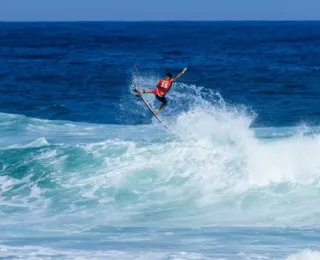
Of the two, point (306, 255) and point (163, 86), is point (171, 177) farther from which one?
point (306, 255)

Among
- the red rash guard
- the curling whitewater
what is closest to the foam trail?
the curling whitewater

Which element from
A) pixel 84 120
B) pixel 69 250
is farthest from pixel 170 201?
pixel 84 120

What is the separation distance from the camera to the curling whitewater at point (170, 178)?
59.0 ft

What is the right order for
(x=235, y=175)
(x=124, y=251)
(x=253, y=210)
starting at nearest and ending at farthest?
(x=124, y=251) < (x=253, y=210) < (x=235, y=175)

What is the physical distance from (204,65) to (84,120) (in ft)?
93.8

#####

#### Directions for this task:
Render each line of the items above as a Markdown table with a Row column for the row number and an Entry column for the line, and omit blank lines. Leave the pictures out of the table.

#### The result:
| Row | Entry |
|---|---|
| 1 | Of the two, point (306, 255) and point (163, 86), is point (171, 177) farther from which one? |
| 2 | point (306, 255) |
| 3 | Among |
| 4 | - the red rash guard |
| 5 | - the curling whitewater |
| 6 | what is closest to the foam trail? |
| 7 | the curling whitewater |
| 8 | Which element from |
| 9 | A) pixel 84 120 |
| 10 | B) pixel 69 250 |
| 11 | is farthest from pixel 170 201? |
| 12 | pixel 84 120 |
| 13 | What is the separation distance from the camera to the curling whitewater at point (170, 178)? |
| 14 | 59.0 ft |
| 15 | What is the right order for |
| 16 | (x=235, y=175) |
| 17 | (x=124, y=251) |
| 18 | (x=253, y=210) |
| 19 | starting at nearest and ending at farthest? |
| 20 | (x=124, y=251) < (x=253, y=210) < (x=235, y=175) |
| 21 | What is the physical distance from (204,65) to (84,120) (in ft)? |
| 22 | 93.8 |